The second initiative that Muintir na Tíre was involved in was with the Youth Employment Agency. They employed an Enterprise Development Officer to work with community groups to establish community enterprises to create jobs in the local community. 

The beginnings of an initiative to have full time staff involved in community development training began with the EEC Pilot Project in the 1970s but it was not until the mid 1980s that they got to initiate the initiative. Through the support and financial backing of the Youth Employment Agency, which later became FÁS, they were able to employ a fulltime Enterprise Development Officer.


This work was led by Eamon O’Sullivan, the Enterprise Development Officer, and he worked with numerous community groups such as Burgess Community Enterprise Group, Castletownroache Community Enterprise Co-op, Galbally Community Enterprise Group and Tallow Community Enterprise Group.


The files detail the work that Eamon did with each group to investigate and establish various community enterprises. They also detail how the state agencies were working with different groups to improve the unemployment situation that was in Ireland during the 1980s. 

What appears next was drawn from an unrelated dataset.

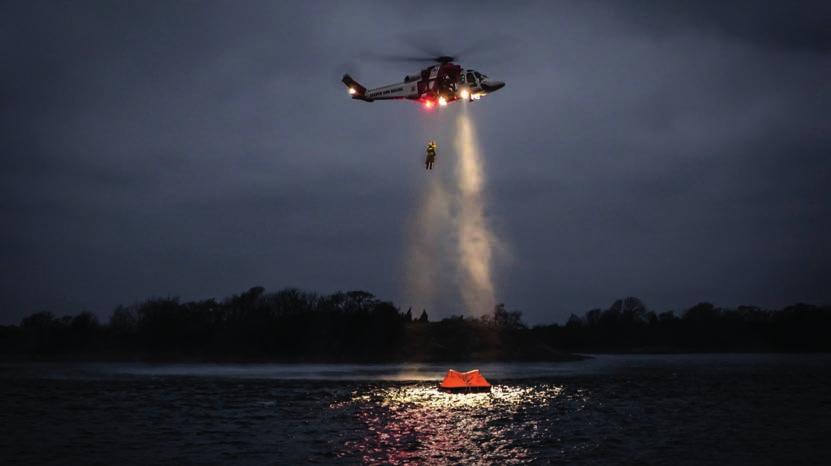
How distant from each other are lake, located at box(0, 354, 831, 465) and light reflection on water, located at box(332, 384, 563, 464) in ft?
0.35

The programme ran until 1988 and while there was some success with industries formed by local Enterprise groups not all groups involved in the programme were a success. The files provide us with great insight into the programme and how Muintir na Tíre worked with government departments. The programme was another example of how Muintir na Tíre was always working with communities to be self-reliant.

There are many more examples of the initiatives that Muintir na Tíre were involved in in the collection and this shows the impact and involvement that they have had on Irish society in their 80 year history.